The Evolution of the Blogger


Krista Anna Lewis as a NYFW street style photographer for the Man Repeller

A recent trend in the fashion industry is the emergence of blogging as a full-time career; the rise of social media has made broadcasting content easier than ever before. Industry pioneers such as Danielle Bernstein of WeWoreWhat, Arielle Silverman of Something Navy, and Aimee Song of Song of Style have managed to create blogs that produce relevant content in a way that has allowed them to boast the title of professional bloggers. These blogs have teams of people generating posts, massive social media followings, and front row seats at top runway shows. Leandra Medine of Man Repeller and Tavi Gevinson of Rookie have also created blogging platforms equipped with staff writers who now cover stories that transcend the fashion world. But, the evolution of blogging has created noticeable tension among some of the industry’s biggest faces.

Strong comments were made in one of Vogue’s reviews of Milan fashion week when Sally Singer, Vogue’s creative digital director said, “Note to bloggers who change head-to-toe, paid-to-wear outfits every hour: Please stop. Find another business. You are heralding the death of style.”

In addition to this comment Alessandra Codinha, a Vogue fashion news editor, said, “Rather than a celebration of any actual style, it seems to be about turning up, looking ridiculous, posing, twitching in your seat as you check your social media feeds, fleeing, changing, repeating… It’s all pretty embarrassing- even more so when you consider what else is going on in the world. (Have you registered to vote yet? Don’t forget the debate on Monday!).”

And those comments definitely did not go unnoticed by prominent super bloggers: they have since responded scolding the magazine for their outdated point of view.  Danielle Bernstein responded by posting a lengthy Instagram saying, “I’d like to give Vogue the benefit of the doubt here and say that a few old-school editors representing an archaic mindset of the prestigious publication rattled off some thoughtless, bitter comments. Perhaps they’ll change their opinions after reading the responses of countless bloggers, followers, and readers alike who are firing back with their own opinions on who and what matters in our industry. I think it’s safe to say almost every designer, brand, and model in the fashion industry owes some of their success to the rise of social media and digital content.”

Caroline Vreeland, great-granddaughter of former Vogue editor-in-chief Diana Vreeland, shamed the magazine and said in another Instagram post, “This certainly isn’t the Vogue voice my great-grandmother once stood for.” This comment likely stung the magazine, given the treasured relationship that once existed among Vogue and the Vreelands.

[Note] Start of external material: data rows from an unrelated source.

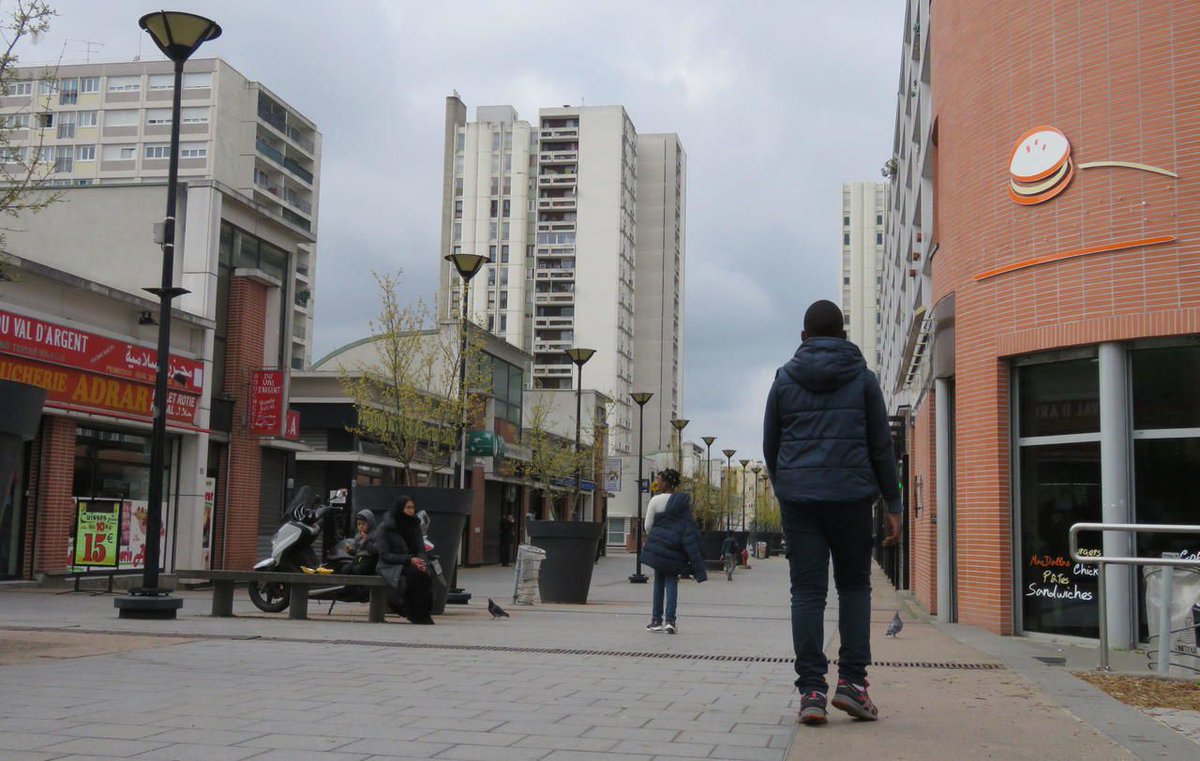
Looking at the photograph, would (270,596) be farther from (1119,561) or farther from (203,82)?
(203,82)

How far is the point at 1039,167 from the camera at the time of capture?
40.8 feet

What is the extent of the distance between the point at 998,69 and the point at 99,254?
17772 millimetres

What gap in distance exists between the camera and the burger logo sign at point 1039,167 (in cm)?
1209

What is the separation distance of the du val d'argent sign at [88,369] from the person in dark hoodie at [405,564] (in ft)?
23.0

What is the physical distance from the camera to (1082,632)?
1201cm

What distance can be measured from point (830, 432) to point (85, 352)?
53.4 feet

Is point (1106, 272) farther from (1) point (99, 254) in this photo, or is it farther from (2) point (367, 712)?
(1) point (99, 254)

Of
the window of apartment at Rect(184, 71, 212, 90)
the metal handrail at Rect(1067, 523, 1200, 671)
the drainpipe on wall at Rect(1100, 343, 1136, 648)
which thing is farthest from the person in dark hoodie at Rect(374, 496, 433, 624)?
the window of apartment at Rect(184, 71, 212, 90)

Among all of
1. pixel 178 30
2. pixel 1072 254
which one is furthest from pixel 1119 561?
pixel 178 30

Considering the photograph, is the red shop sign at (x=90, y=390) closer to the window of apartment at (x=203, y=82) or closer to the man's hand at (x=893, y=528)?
the man's hand at (x=893, y=528)

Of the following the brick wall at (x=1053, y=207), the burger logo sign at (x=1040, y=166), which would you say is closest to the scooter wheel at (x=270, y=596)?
the brick wall at (x=1053, y=207)

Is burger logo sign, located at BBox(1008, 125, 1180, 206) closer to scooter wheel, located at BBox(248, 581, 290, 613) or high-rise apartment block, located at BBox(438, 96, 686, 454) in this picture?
scooter wheel, located at BBox(248, 581, 290, 613)

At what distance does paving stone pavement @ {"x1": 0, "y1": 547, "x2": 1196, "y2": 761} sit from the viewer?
5184mm

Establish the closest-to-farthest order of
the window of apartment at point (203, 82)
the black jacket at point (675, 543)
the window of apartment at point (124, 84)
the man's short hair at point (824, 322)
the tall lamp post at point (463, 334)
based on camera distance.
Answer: the man's short hair at point (824, 322)
the black jacket at point (675, 543)
the tall lamp post at point (463, 334)
the window of apartment at point (203, 82)
the window of apartment at point (124, 84)
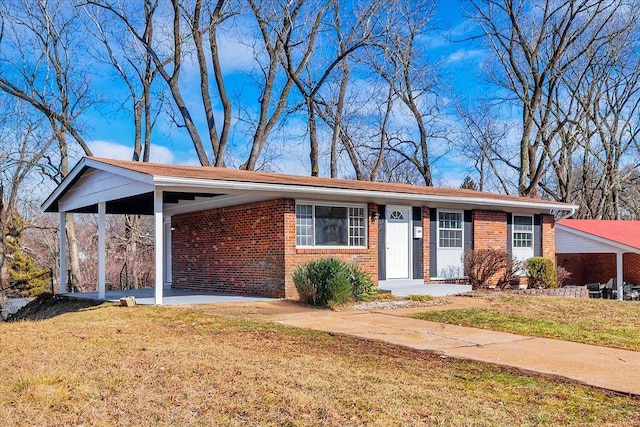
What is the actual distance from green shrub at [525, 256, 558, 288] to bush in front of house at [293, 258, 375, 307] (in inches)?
302

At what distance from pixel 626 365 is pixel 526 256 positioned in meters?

A question that still remains with this ongoing narrative is how exactly supermodels such as Kendall Jenner and Gigi Hadid, who have both appeared on American Vogue covers, differ from fashion bloggers, since they both attribute a lot of their success to the rise of social media and creating personal brands for themselves. While Vogue has embraced many ‘Instagram celebrities,’ they have demonstrated a severe reluctance to extending that same courtesy to bloggers. In Vogue’s defense, it is threatening to see a rapid shift in an industry which was previously dominated by the same publication for decades especially when it seems like bloggers have gained millions of Instagram followers overnight and now they’re sitting next to legendary editors and buyers who have poured themselves into their careers for years. But, being a student myself, blogging is the most accessible way to break into the fashion industry.

Will Vogue continue to stifle young professionals looking to develop a career in fashion through blogging? Only time will tell.